After the meeting, and to get a better idea of the situation of the farming systems we will be studying with our local research and development partners, I went on a two-day tour across the rural areas of northwest Vietnam. I asked a reputable operator specialized in natural adventure tours how best to see the natural environment around Sapa up close and opted for the two-day mountain bike ride in the mountains East of Lao Cai city.
I was not disappointed. Cycling through the mountains allowed me to go through several of the main landscapes of the humid tropics in northwest Vietnam and to see their agricultural production and marketing systems. The exhilarating 16 km ride down from 1600 m into the Chay river valley offered a fascinating vertical transect of changing agricultural practices along the mountain slope.
Humidtropics aims to help poor farm families, particularly those led by women, in tropical Africa, Asia and the Americas, to boost their income from integrated agricultural systems’ intensification while preserving their land for future generations. In this program, the International Livestock Research Institute (ILRI) hopes to enhance the contribution of livestock in sustaining the farming systems and livelihoods of smallholder farmers. We wish to uncover the integrative roles livestock play in traditional and innovative production systems.
My two-day bicycle ride allowed me to gather visual evidence of the central role that water buffaloes play in the upland mixed rice-maize production system and in the livelihoods of the Hmong ethnic minority in northwest Vietnam.
The buffaloes have a clear role in transferring natural fertility from forests and fallow land to crop land. This farming system has been in existence for the past 2000 years after arising on the shores of the Mediterranean Sea, according to Mazoyer and Roudart.
How can buffaloes transfer fertility from the forests to crop land? By using the natural mobility of the animals. Children lead them to graze in the forest each day. They spend their whole day in the shade foraging on natural grass and leaves. Closer to the farm, the buffaloes are sometimes let loose onto fields that have already been harvested to eat the crop residues, making full use of the organic matter produced.
In the evening, the buffaloes are parked under their shed, where they will defecate their dung: a natural source of organic matter and minerals. This can be dried or incorporated into compost and used as fertilizer for the fields to grow more crops.

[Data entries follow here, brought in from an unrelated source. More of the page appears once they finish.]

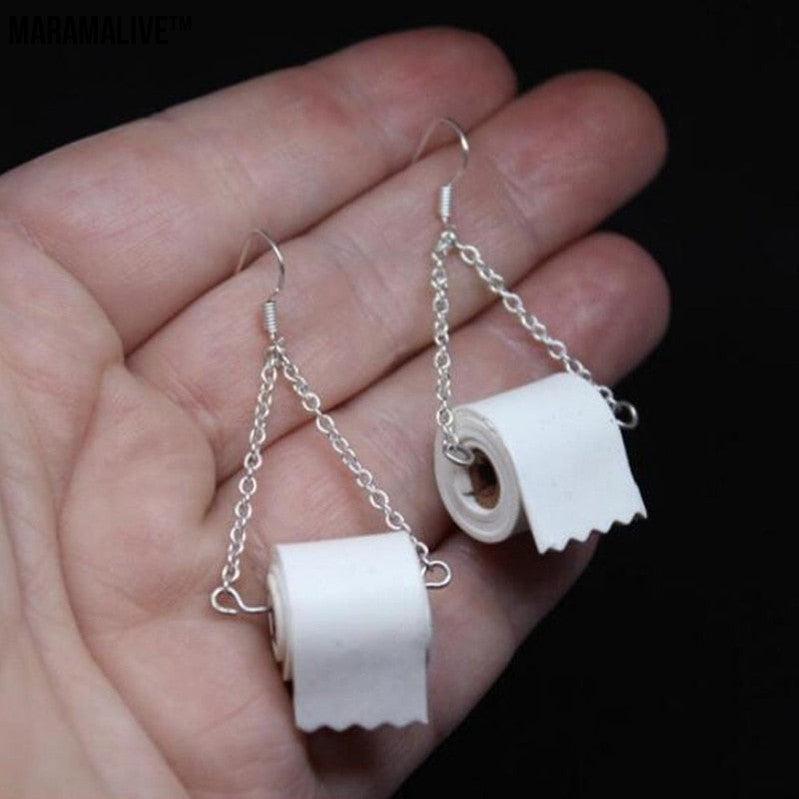 Personalized toilet roll paper earrings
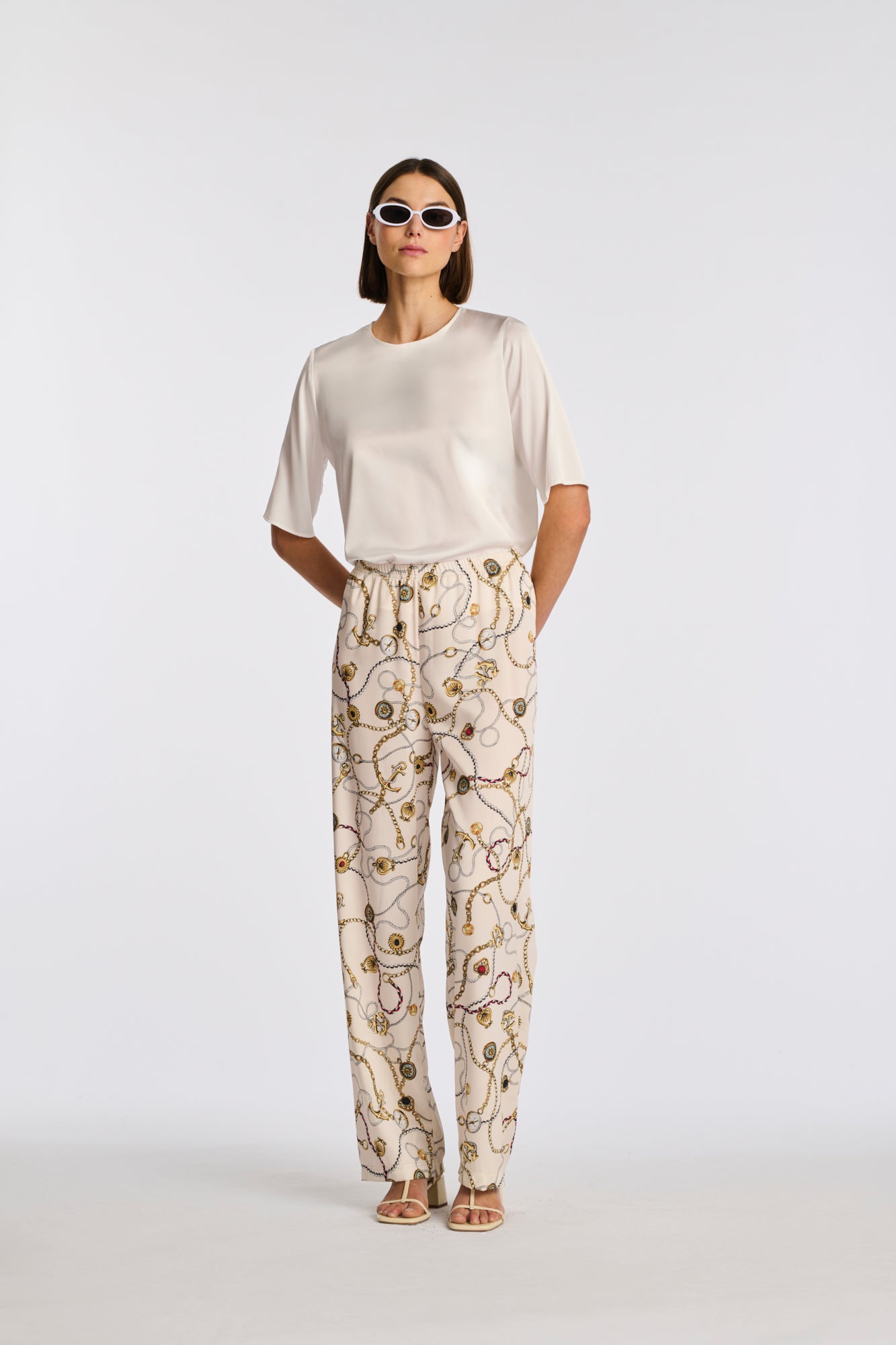 Pantalon élastiqué imprimé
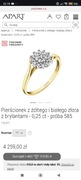 Pierścionek z żółtego i białego złota z brylantami - 0,25 ct - próba 585,
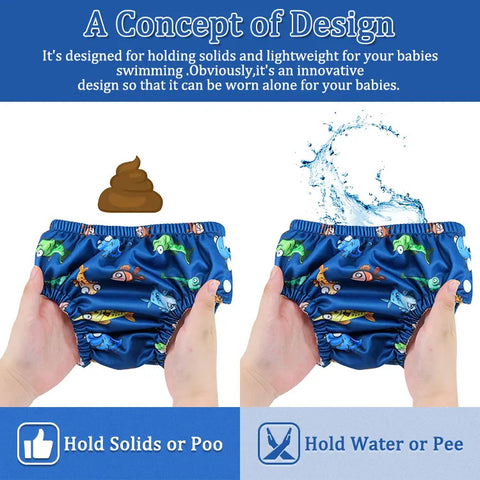 Chinmay Kids Swim Diaper for (6m-3 Year) Boys and Girl, Reusable Adjustable Washable One Size (Pack Of 3)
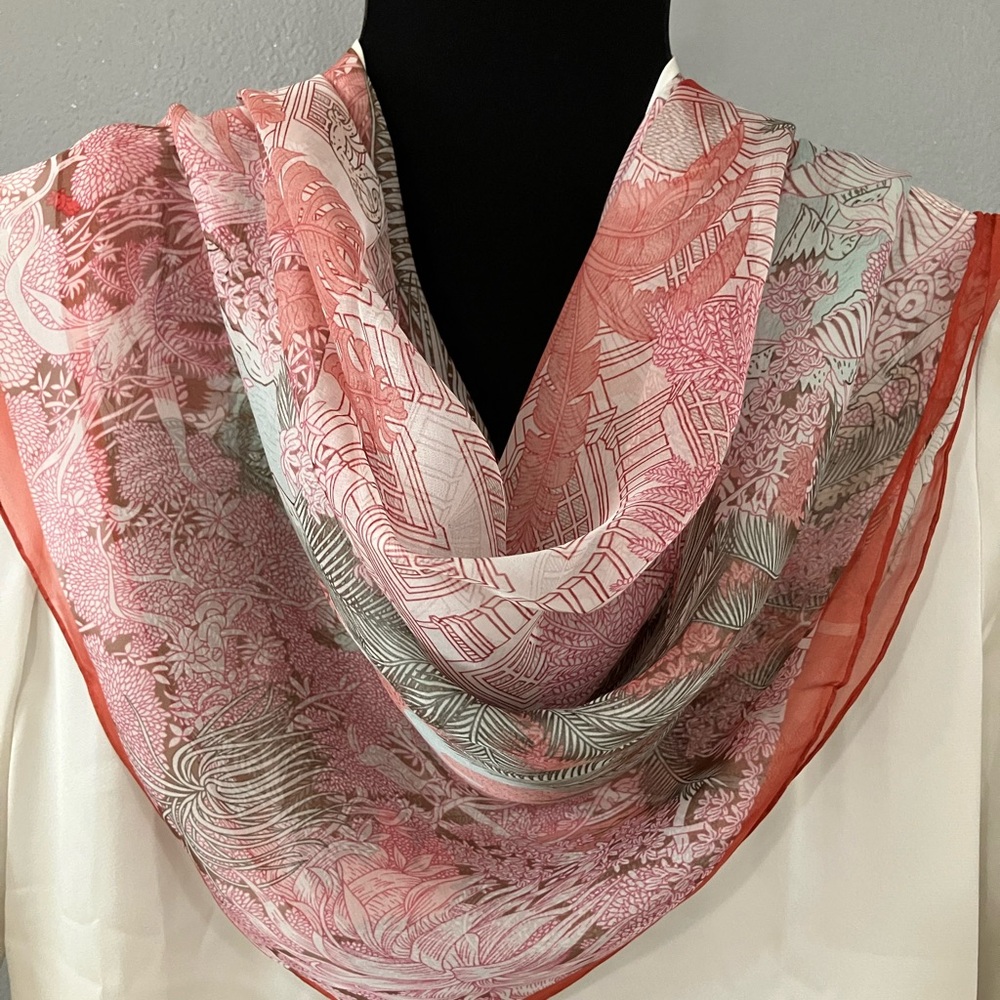 100% Silk Scarf Extra Large tropical forest print
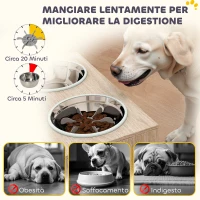 PawHut Portaciotole per Cani con 2 Ciotole da 2L in Acciaio Inox e Armadietto Inferiore, in Legno, 60x30x35.5 cm, Rovere(m-7)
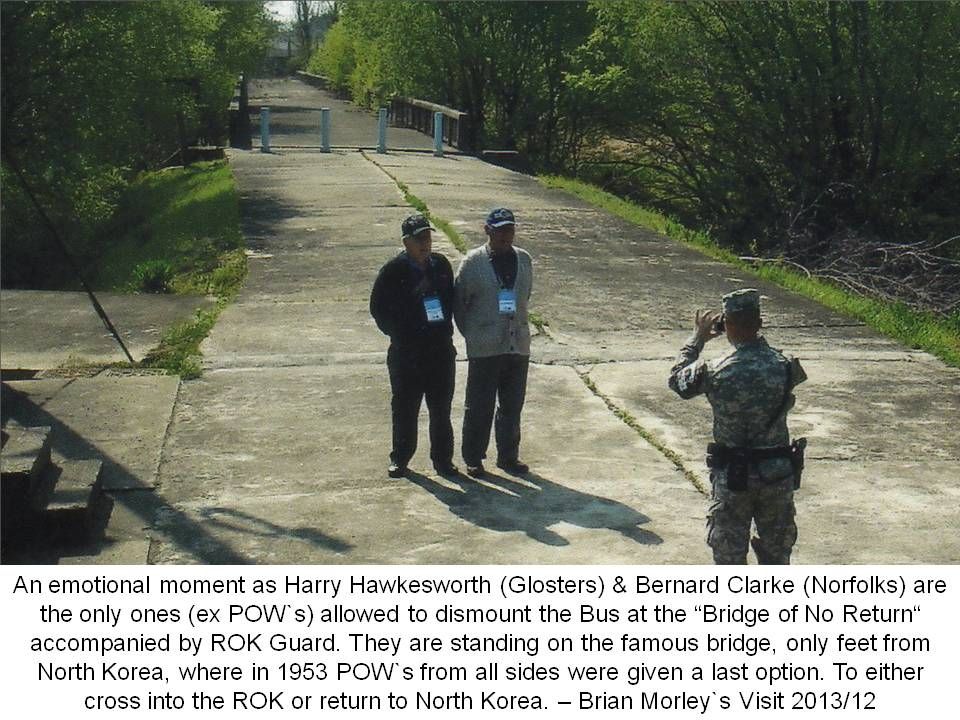 Harry Hawkesworth and Bernard Clarke shown at the Bridge of no return between South and North Korea, 2013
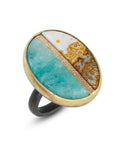 Amazonite + Java Lace Gold Inlay Ring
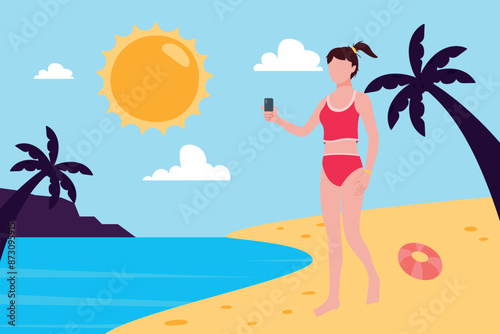 The girl is taking a picture on the beach.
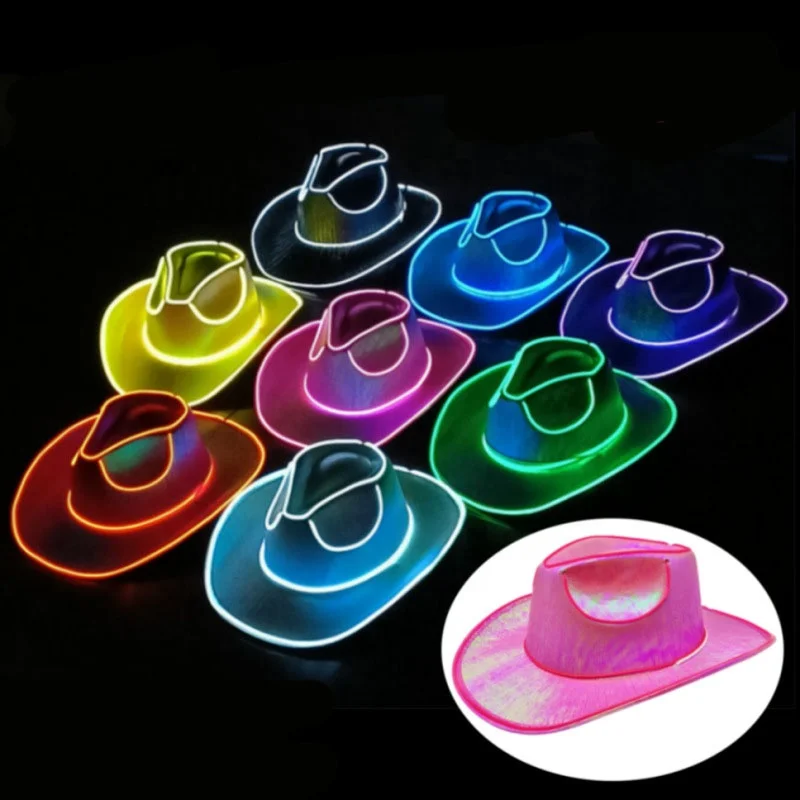WD-A888  Pink Led  Light Up Cowboy Hats Sparkly Mexican Shiny Jazz Hat Western light up Cowboy Hats Sequins Adult With Led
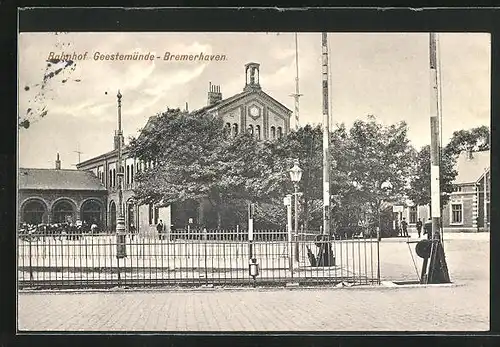 AK Geestemünde-Bremerhaven, Blick zum Bahnhof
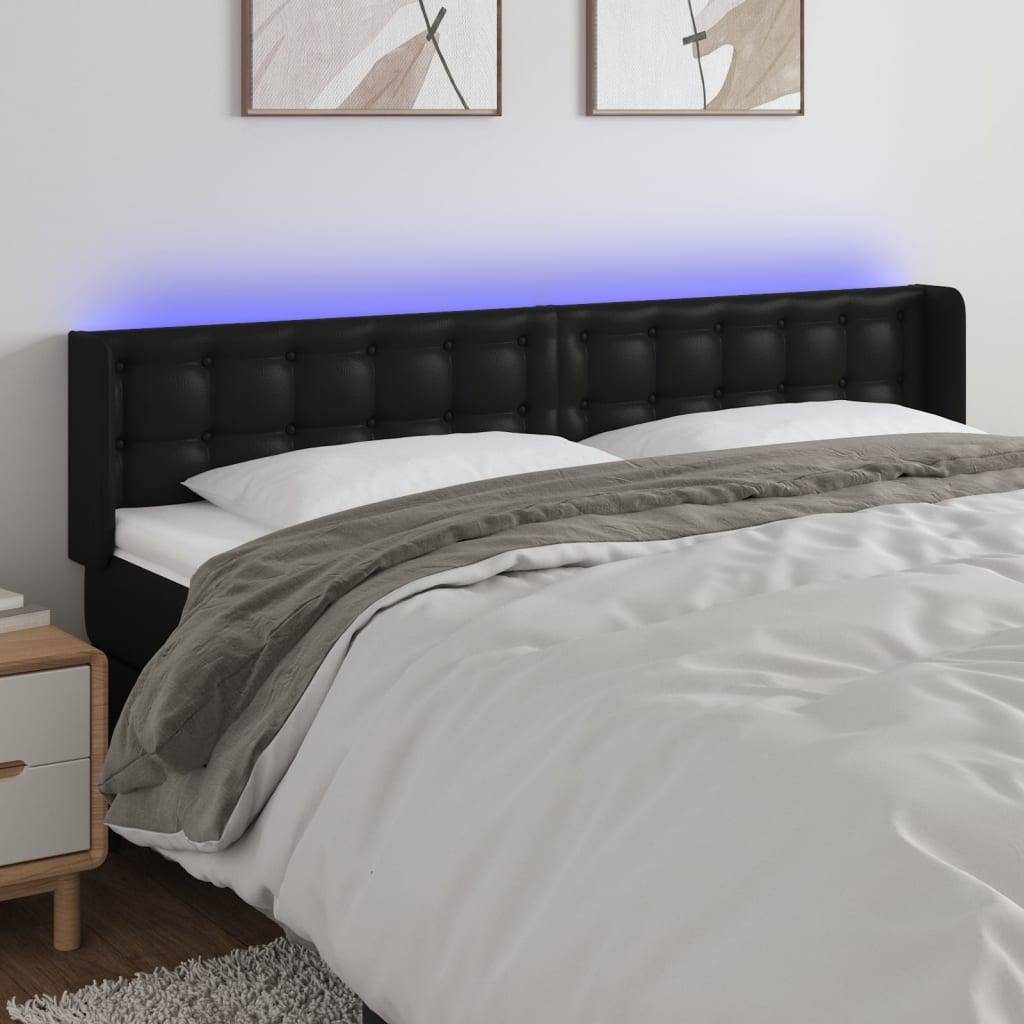 vidaXL LED Kopfteil Schwarz 203x16x78/88 cm Kunstleder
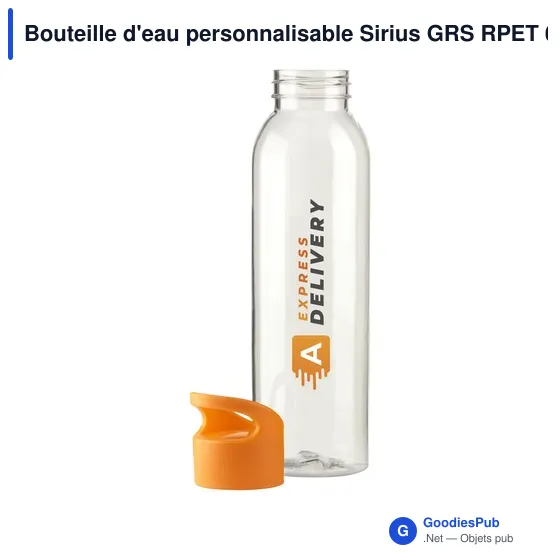 Bouteille d'eau personnalisable Sirius GRS RPET 650 ml avec logo - Image 3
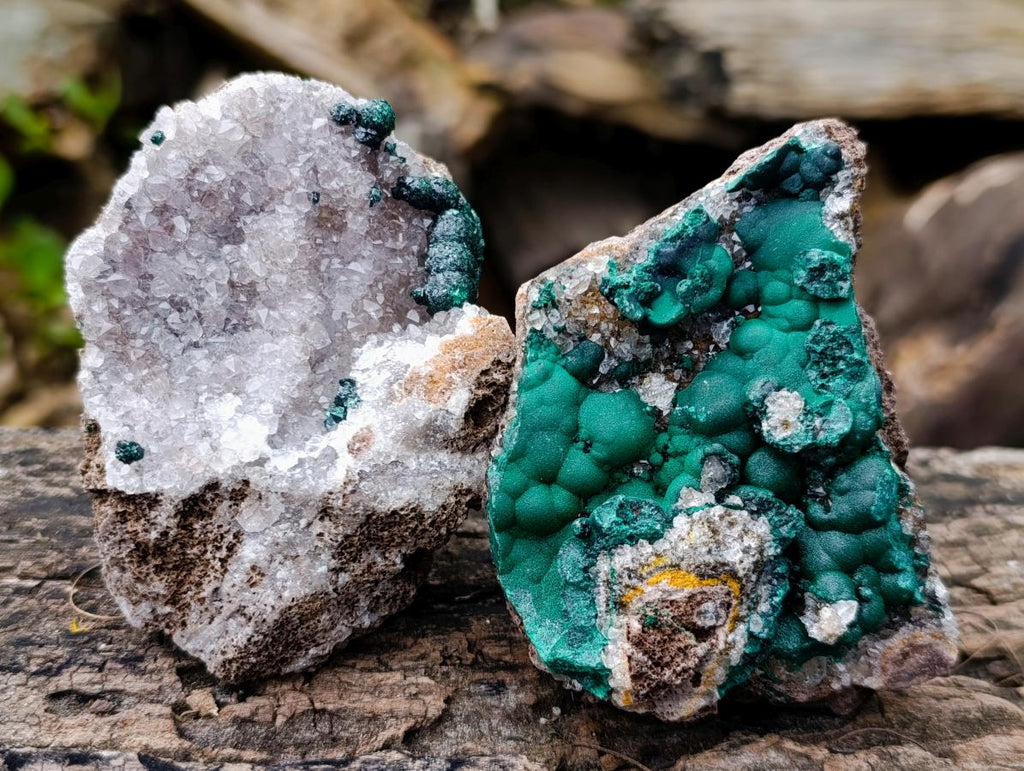 Natural Ball Malachite and Drusy Quartz on Dolomite Specimens x 3 From Mindingi Mine, Kambove, Congo - Toprock Gemstones and Minerals 
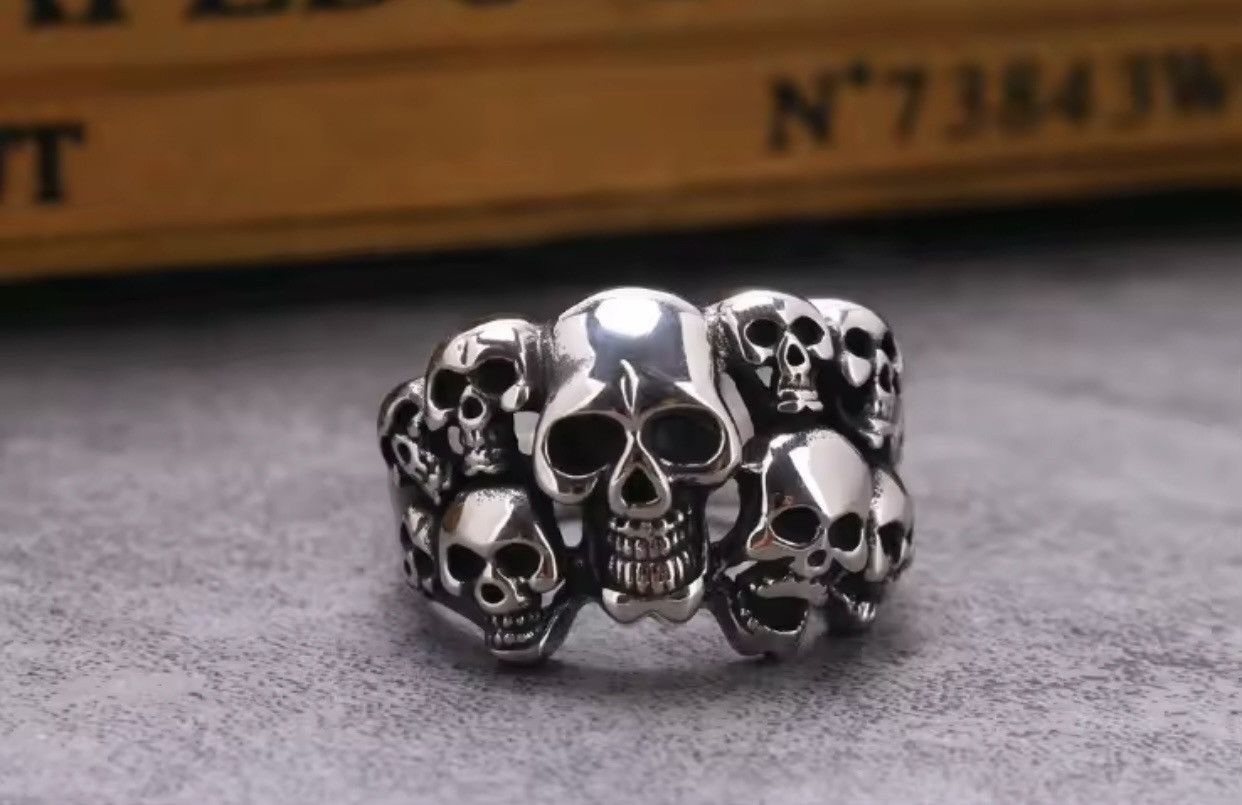 Jewelry × Vintage Multiple Skeleton Skull Man Rings Grunge Rock Ghost Size ONE SIZE - 2 Thumbnail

I was fortunate to chance upon the scene below. It encapsulates the central role of the buffalo in the upland maize cropping system. We see here a whole family preparing a plot of sloping land for maize production.
The buffalo is doing the hard work pulling the plough. The lady on the right with the woven basket is handling black solid matter — buffalo dung — and dropping it into the furrows. The boy bent over behind the plough is inserting a seed into the furrow. The other household members with hoes are turning soil onto seed and dung to protect them from runoff due to rain.
Perhaps less pleasant from the buffalo’s perspective, but essential to the household’s livelihood, selling a small buffalo or even an adult is a ready source of cash for the family. Weekly livestock markets are held in the various towns of the province where farmers can sell their produce and livestock in exchange for cash.
I got a terribly aching backside after cycling up and down over 100 km in two days. Nonetheless, this quick overview as a tourist, complemented by information from my local guide, has already given me interesting insights into the local production and marketing systems, and the role of livestock within them.
In the coming years, more rigorous research by Humidtropics’ colleagues and our local partners will try to improve these systems for better and sustainable smallholder livelihoods.